At Tuhfah As Saniyah

ismail  

Bahasa Arab adalah bahasa Al Quran, kitab agung penyempurna risalah sebelumnya. Cukuplah hal ini sebagai kemuliaan Bahasa Arab. Sebagai bahasa agama penutup, yang tidak akan diterima dari siapa pun selain Agama Islam. Islam agama keselamatan. Islam adalah pedoman. Wajib mempelajari islam bagi siapa saja yang menginginkan kebahagiaan dan keselamatan. Mempelajari Islam adalah mengkaji Al Quran dan As Sunnah, dengan pemahaman para shahabat dan generasi terbaik umat ini. Maka Bahasa Arab tidak bisa dipisahkan dari usaha ini.

Lisan (bahasa) yang Allah pilih adalah Bahasa Arab. Dengannya Allah menurunkan Al Quran yang agung. Allah subhanahu wa ta’ala juga menjadikannya sebagai bahasa penutup para nabi,  Muhammad shallallahu ‘alaihi wa sallam. Karenanya kita katakan, ‘Sepantasnya bagi siapa saja yang mampu mempelajari Bahasa Arab untuk melakukannya, karena Bahasa Arab adalah bahasa yang paling utama.’ [Asy Syafi’i rahimahullah, dinukilkan dari Iqtidha Ash Shirathal Mustaqim (1/464)].

- [DATA YANG TERSEDIA]
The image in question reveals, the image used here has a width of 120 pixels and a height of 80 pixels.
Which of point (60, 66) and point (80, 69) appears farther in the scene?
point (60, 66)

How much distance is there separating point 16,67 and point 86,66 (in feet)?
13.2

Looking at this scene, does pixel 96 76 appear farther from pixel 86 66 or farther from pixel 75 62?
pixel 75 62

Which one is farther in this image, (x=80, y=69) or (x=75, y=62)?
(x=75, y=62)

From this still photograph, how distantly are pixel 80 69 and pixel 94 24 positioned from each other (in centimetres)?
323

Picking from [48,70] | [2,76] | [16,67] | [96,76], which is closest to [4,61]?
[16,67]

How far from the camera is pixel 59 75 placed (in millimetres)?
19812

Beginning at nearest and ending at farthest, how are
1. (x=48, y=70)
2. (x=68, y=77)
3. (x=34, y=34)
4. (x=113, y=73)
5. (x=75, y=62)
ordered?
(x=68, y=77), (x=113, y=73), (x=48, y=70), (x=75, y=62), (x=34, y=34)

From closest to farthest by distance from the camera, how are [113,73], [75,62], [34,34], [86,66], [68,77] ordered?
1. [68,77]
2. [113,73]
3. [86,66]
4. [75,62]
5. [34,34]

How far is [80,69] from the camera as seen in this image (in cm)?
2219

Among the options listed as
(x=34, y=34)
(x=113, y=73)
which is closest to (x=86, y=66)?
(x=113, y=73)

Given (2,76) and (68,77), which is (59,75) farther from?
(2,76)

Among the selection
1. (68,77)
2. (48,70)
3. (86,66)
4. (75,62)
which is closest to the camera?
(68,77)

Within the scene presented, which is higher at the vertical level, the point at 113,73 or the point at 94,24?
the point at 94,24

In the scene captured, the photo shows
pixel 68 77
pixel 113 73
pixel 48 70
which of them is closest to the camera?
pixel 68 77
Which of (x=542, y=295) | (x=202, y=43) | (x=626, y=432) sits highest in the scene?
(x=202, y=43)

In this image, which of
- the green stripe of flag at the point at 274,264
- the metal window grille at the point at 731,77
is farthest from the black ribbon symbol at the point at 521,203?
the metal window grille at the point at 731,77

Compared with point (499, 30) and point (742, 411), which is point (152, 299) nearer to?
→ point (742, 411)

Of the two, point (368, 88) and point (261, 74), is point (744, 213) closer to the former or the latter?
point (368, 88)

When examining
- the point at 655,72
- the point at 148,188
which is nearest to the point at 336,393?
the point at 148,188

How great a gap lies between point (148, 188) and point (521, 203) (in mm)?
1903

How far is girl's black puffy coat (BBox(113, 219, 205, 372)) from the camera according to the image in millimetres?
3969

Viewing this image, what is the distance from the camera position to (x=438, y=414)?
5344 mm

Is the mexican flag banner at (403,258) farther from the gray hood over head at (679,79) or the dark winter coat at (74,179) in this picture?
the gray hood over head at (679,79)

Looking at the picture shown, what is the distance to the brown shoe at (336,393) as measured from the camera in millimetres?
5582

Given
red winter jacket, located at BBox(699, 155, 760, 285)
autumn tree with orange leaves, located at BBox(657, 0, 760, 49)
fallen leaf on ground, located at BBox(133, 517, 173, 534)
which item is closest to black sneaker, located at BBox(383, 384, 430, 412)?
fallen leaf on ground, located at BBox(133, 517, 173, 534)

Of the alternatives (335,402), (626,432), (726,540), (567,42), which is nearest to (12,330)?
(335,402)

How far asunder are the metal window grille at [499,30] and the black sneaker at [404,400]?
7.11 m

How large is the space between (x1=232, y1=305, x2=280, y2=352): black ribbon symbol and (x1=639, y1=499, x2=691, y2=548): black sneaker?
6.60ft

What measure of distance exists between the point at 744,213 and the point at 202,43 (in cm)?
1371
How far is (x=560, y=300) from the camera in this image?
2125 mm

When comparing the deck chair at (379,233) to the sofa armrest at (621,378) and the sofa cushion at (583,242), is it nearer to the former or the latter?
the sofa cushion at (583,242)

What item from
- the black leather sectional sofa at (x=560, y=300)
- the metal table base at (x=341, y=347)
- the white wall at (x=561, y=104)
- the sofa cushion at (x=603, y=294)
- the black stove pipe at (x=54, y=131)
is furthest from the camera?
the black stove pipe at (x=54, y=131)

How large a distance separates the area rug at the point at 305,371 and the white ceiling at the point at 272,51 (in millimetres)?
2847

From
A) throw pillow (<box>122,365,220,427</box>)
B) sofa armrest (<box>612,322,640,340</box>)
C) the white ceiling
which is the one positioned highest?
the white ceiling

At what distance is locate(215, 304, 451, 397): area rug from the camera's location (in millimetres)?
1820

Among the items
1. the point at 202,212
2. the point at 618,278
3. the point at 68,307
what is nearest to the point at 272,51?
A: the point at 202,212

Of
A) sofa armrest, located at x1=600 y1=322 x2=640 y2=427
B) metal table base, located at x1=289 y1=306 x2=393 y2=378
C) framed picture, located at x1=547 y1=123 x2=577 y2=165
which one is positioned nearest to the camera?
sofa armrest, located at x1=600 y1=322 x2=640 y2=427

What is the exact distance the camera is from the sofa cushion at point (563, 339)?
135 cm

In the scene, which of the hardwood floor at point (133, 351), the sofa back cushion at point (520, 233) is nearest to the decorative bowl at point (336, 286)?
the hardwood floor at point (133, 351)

- [ARAHAN SINGKAT 1] Dalam kutipan tentang Bahasa Arab, dari kitab apa perkataan Asy Syafi'i dinukilkan?
- [ARAHAN SINGKAT 2] Tuliskan ulang bagian kutipan tentang Bahasa Arab yang diawali "At Tuhfah As" dan berlanjut hingga "dari usaha ini.".
- [ARAHAN SINGKAT 3] Rangkum kutipan tentang Bahasa Arab dalam dua kalimat.
Data tersebut sama sekali tidak diperlukan di sini.

- [JAWABAN LENGKAP 1] Iqtidha Ash Shirathal Mustaqim (1/464).

- [JAWABAN LENGKAP 2]
At Tuhfah As Saniyah

ismail  

Bahasa Arab adalah bahasa Al Quran, kitab agung penyempurna risalah sebelumnya. Cukuplah hal ini sebagai kemuliaan Bahasa Arab. Sebagai bahasa agama penutup, yang tidak akan diterima dari siapa pun selain Agama Islam. Islam agama keselamatan. Islam adalah pedoman. Wajib mempelajari islam bagi siapa saja yang menginginkan kebahagiaan dan keselamatan. Mempelajari Islam adalah mengkaji Al Quran dan As Sunnah, dengan pemahaman para shahabat dan generasi terbaik umat ini. Maka Bahasa Arab tidak bisa dipisahkan dari usaha ini.

- [JAWABAN LENGKAP 3] Bahasa Arab adalah bahasa pilihan Allah yang dipakai untuk menurunkan Al Quran, sehingga tidak dapat dipisahkan dari usaha mempelajari Islam melalui Al Quran dan As Sunnah. Menurut Asy Syafi'i, siapa saja yang mampu mempelajari Bahasa Arab sepantasnya melakukannya karena bahasa itu adalah bahasa yang paling utama.